Support independent student journalism. Support independent student journalism. Support independent student journalism.
The Dartmouth
December 22, 2025 | Latest Issue
The Dartmouth

The Pete Rose Cause

In the past, I've written a few columns that might seem a little negative about one aspect of Dartmouth or another. A lot of loyal readers take the time to respond to my columns, letting me know how they feel about my opinions. And I thank you both. The most common response that I get, aside from various Trustees challenging me to the Dome, is from students who wonder why, if I seem to hate Dartmouth so much, I don't either transfer or do something positive to enact change. The answer, friends, is that I'm far too lazy and incompetent to do anything besides complain. Also, this belief that I hate Dartmouth is a myth. I'm actually very happy to be here; there are a lot of things about this campus that I love.

I love how Dartmouth students are far too busy with their lofty academic pursuits to get all wrapped up in this social activism stuff that seems to be sweeping across the country, inflicting students at lesser schools with the idea that they can actually make a difference in the world. For instance, look at the recent controversy stirred by sweatshop workers. How can those people withstand such horrible conditions? I'm talking, of course, about the college students who have to try to study or sleep with all those loud protesters making such a fuss with their ceaseless chanting at all hours of the day. It's inhumane!

In the past, I've alluded that College President Wright is trying to recreate Dartmouth in the image of a school like Harvard or Yale. I've complained a lot about President Wright and the changes he's proposed. However, that doesn't mean I don't like the man. I just think he's a little misguided. The Student Life Initiative was a very ambitious move by a new president, but I think we all realize that it's already not what it could have been. (Remember when Wright came out and said making Greek houses coed was his big platform? Read anything about that in the Trustees report a year later? Didn't think so.) So maybe Wright and the SLI misfired a little bit.
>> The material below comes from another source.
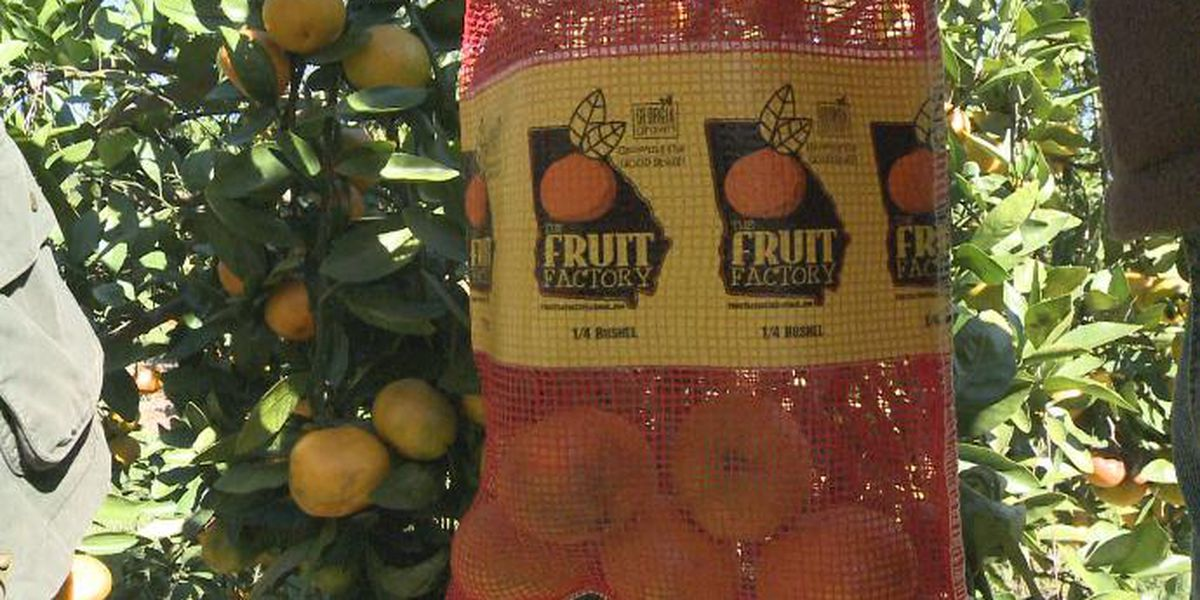South Ga. citrus farm thrives in cool weather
But give the guy a break; he's new to this. I think we're all willing to give Wright a mulligan. Let him take a do-over. We'll pretend that the whole SLI false start never happened and let Wright reassess the situation. If you want to pattern Dartmouth after a school like Yale, then copy what's good about a school like Yale -- not its social scene.

So what is a good thing to copy from a school like Yale? What should Wright be throwing millions of dollars at? For lack of a smooth transition (this column is already jumpier than Keri Strug on amphetamines), I'll tie in the previous paragraph about student activism. Recently, Yale was plagued with a bout of student activism. People protested everything from sweatshop sweatshirts to the treatment of Elian Gonzalez. But the one thing that stood out, the one good thing to be gleaned from this rash of useless activism, was a protest that occurred last Thursday, when Bud Selig, commissioner of baseball, attended a Yale tea.

Selig is perhaps best known for upholding the lifetime ban from baseball that Bartlett Giamatti imposed on Pete Rose, the all-time Major League career leader in hits, hustle, and bad haircuts. A small group of Yale students sat in the courtyard of the building in which the tea with Selig was held, berating him with posters and bullhorns, demanding that he reinstate Pete Rose. In a letter that was forwarded to me from a Yale friend of mine, the student organizing the protest aptly wrote, "[Pete Rose's] exclusion from the Hall of Fame is one of America's great travesties of justice."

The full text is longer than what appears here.